Kentucky con man receives 2 life sentences for killing Wisconsin couple in 1980

By Scott Bauer, AP
Monday, June 21, 2010

Ky. con man gets 2 life sentences for 1980 deaths

JEFFERSON, Wis. — An aging con man who confessed to killing five people over 20 years and wrote an autobiography detailing his life of crime was sentenced to two life terms in prison Monday, his second such sentence in as many weeks.

Edward W. Edwards sat quietly during the hearing, handcuffed in his wheelchair about 20 feet from his victims’ family. The 77-year-old did not address them and showed no emotion, spending much of the hearing with his head drooped, facing the ground.

The victims’ family members cried as relatives talked about their pain and grief since the 1980 murders of 19-year-old Wisconsin sweethearts Tim Hack and Kelly Drew.

“You are a lying, evil murderer and God is saving a special place in hell for you,” said Drew’s mother, Norma Walker. She told Edwards he deserved to be hanged.

Kelly Drew’s sister, Wendy, said she wanted him to suffer.

“I’m glad that Wisconsin doesn’t have the death penalty because I want this despicable piece of garbage to fester in prison as long as possible,” she said in a statement read to the courtroom.

Edwards also has confessed to killing a couple near Akron, Ohio, in 1977 and was sentenced 10 days ago to two life terms in that case. In a jailhouse interview with The Associated Press last week, he said he had killed a fifth man — a 24-year-old he considered to be his foster son. He said he was talking about the killing because he wanted the death penalty. Ohio has the death penalty; Wisconsin does not.

Edwards, of Louisville, Ky., was arrested in July after DNA connected him to the deaths of Tim Hack and his girlfriend, Kelly Drew, who disappeared from a Wisconsin wedding reception in August 1980. Their bodies were found weeks later in the woods. Investigators believe Hack was stabbed and Drew strangled.

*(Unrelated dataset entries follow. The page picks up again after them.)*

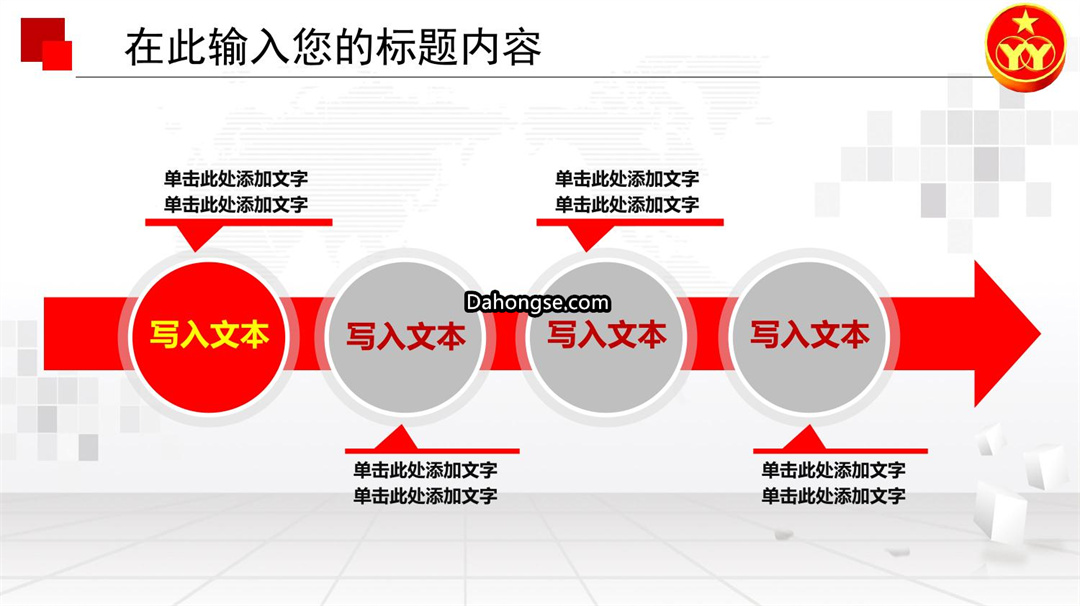 在此输入您的标题内容

YY

单击此处添加文字
单击此处添加文字

单击此处添加文字
单击此处添加文字

写入文本

写入文本

Dahongse.com

写入文本

写入文本

单击此处添加文字
单击此处添加文字

单击此处添加文字
单击此处添加文字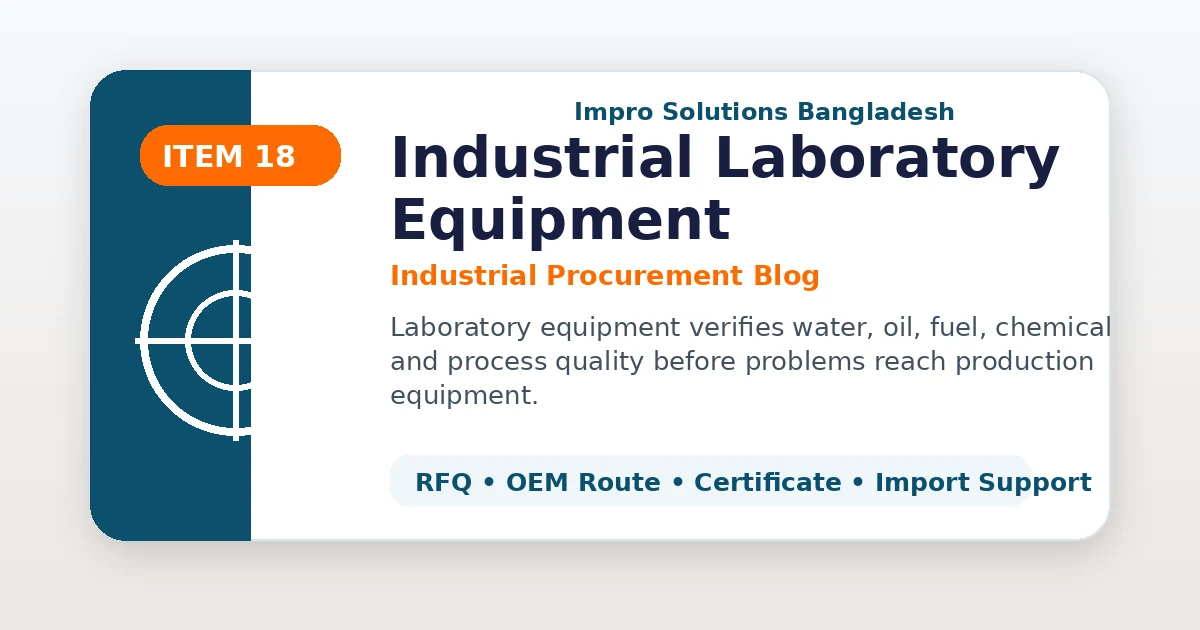 ITEM 18

Impro Solutions Bangladesh

Industrial Laboratory Equipment

Industrial Procurement Blog

Laboratory equipment verifies water, oil, fuel, chemical and process quality before problems reach production equipment.

RFQ • OEM Route • Certificate • Import Support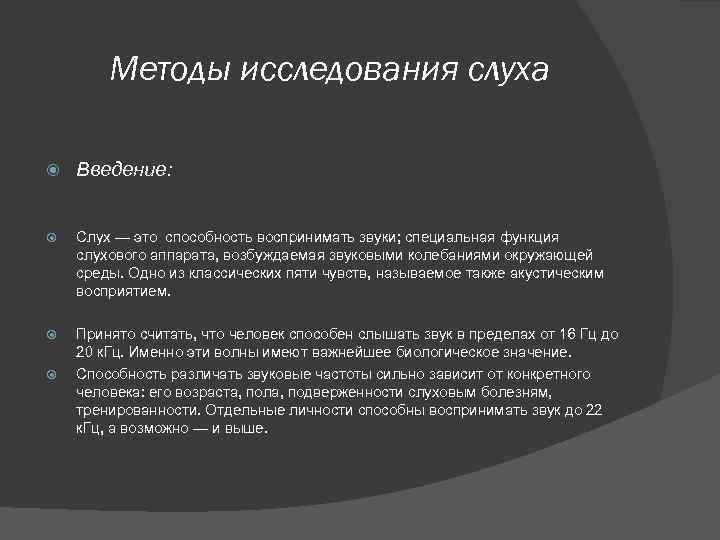 Методы исследования слуха

Введение:

Слух — это способность воспринимать звуки; специальная функция слухового аппарата, возбуждаемая звуковыми колебаниями окружающей среды. Одно из классических пяти чувств, называемое также акустическим восприятием.

Принято считать, что человек способен слышать звук в пределах от 16 Гц до 20 кГц. Именно эти волны имеют важнейшее биологическое значение.

Способность различать звуковые частоты сильно зависит от конкретного человека: его возраста, пола, подверженности слуховым болезням, тренированности. Отдельные личности способны воспринимать звук до 22 кГц, а возможно — и выше.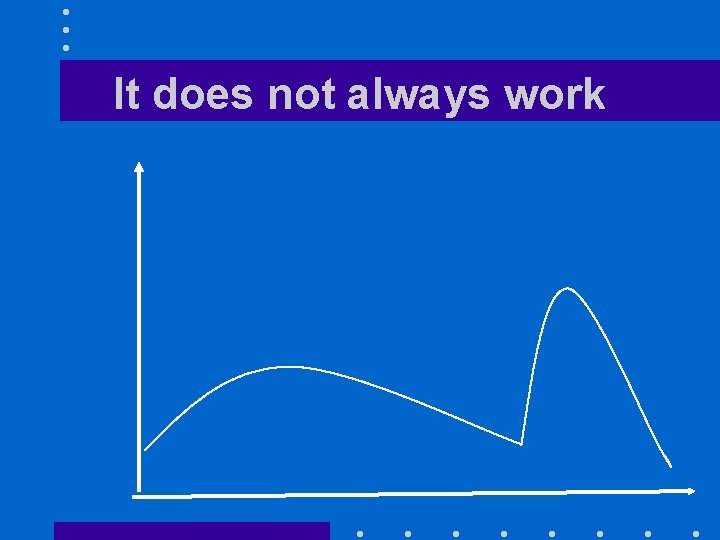 It does not always work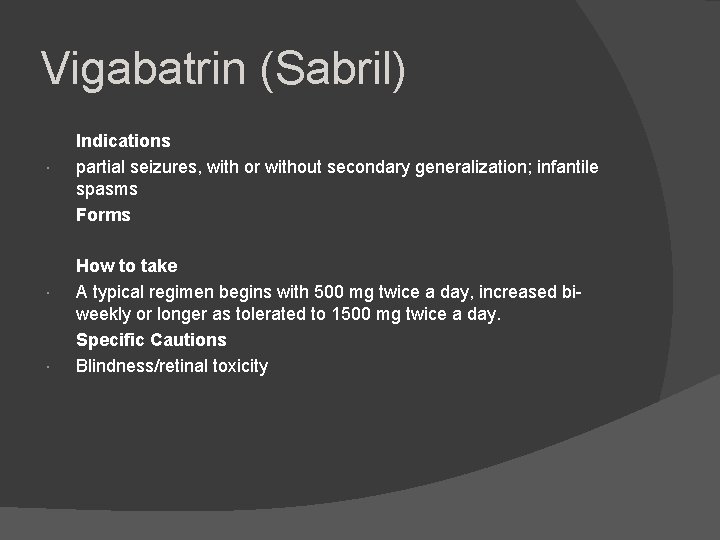 Vigabatrin (Sabril)

Indications

• partial seizures, with or without secondary generalization; infantile spasms

Forms

How to take

• A typical regimen begins with 500 mg twice a day, increased bi-weekly or longer as tolerated to 1500 mg twice a day.

Specific Cautions

• Blindness/retinal toxicity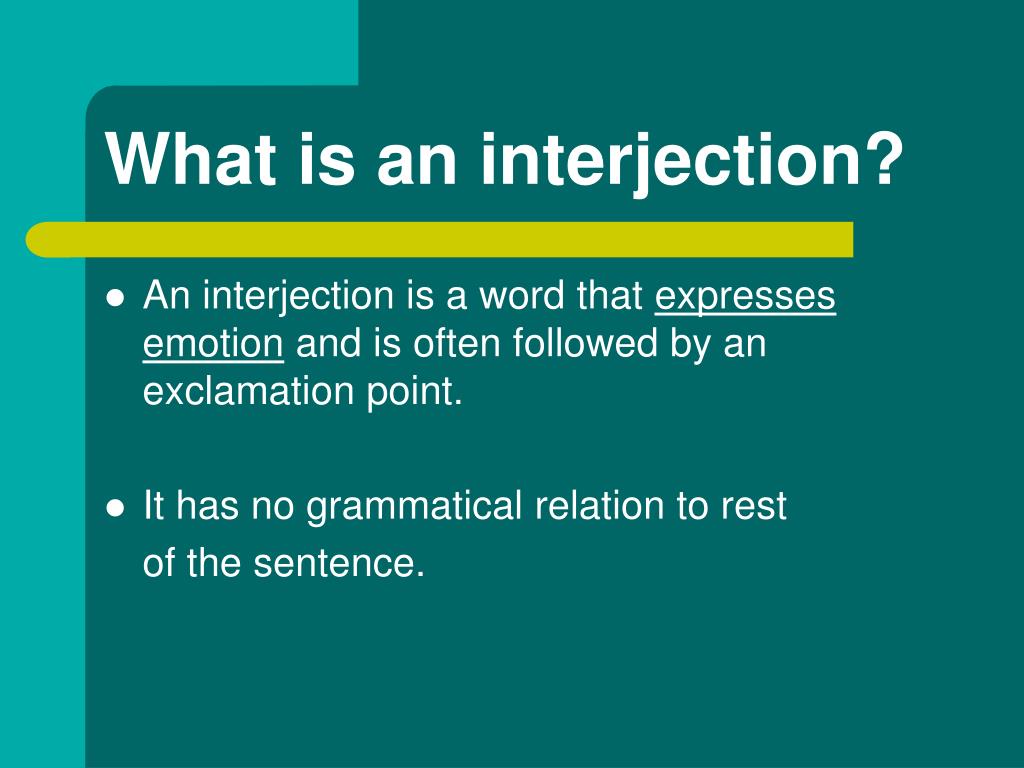 What is an interjection?

- An interjection is a word that expresses emotion and is often followed by an exclamation point.

- It has no grammatical relation to rest of the sentence.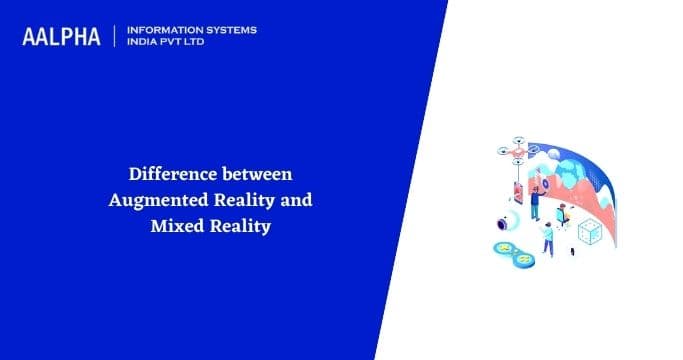 AALPHA | INFORMATION SYSTEMS INDIA PVT LTD

Difference between Augmented Reality and Mixed Reality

Edwards agreed to a plea deal earlier this month in which he admitted to both the Wisconsin murders and the killing of Judith Straub, 18, of Sterling, Ohio, and Bill Lavaco, 21, of Doylestown, Ohio. He shot each of them in the neck in a Norton, Ohio, park.

He was sentenced to two life terms for those slayings and under a plea deal will serve his prison time in Ohio. Ohio has the death penalty, but Edwards wasn’t eligible for it because a U.S. Supreme Court ruling invalidated the punishment between 1974 and 1978. It is unclear if he could receive it for the fifth slaying; he has not been charged, and Ohio juries must find offenders guilty of a serious secondary offense — such as rape, arson or aggravated robbery — in addition to aggravated murder.

Edwards spent much of his life running from the law, landing on the FBI’s 10 Most Wanted list in 1961. In his 1972 autobiography, “Metamorphosis of a Criminal,” he wrote he spent the 1950s and early 1960s drifting across the country, stealing cars, robbing banks and gas stations and seducing women he met along the way.

Discussion

dudley sharp
June 22, 2010: 10:13 am

It is very unusual for a murderer to say they want the death penalty. Even when they do say it, they often change their minds.

About 99.9% of murderers subject to the death penalty plea down (not up) for a lesser sanction and do everything they can in the punishement phase of the trial and during appeals to avoid the death penalty and execution.

Like most of us, they prefer life over death (even in prison) and fear death more than life.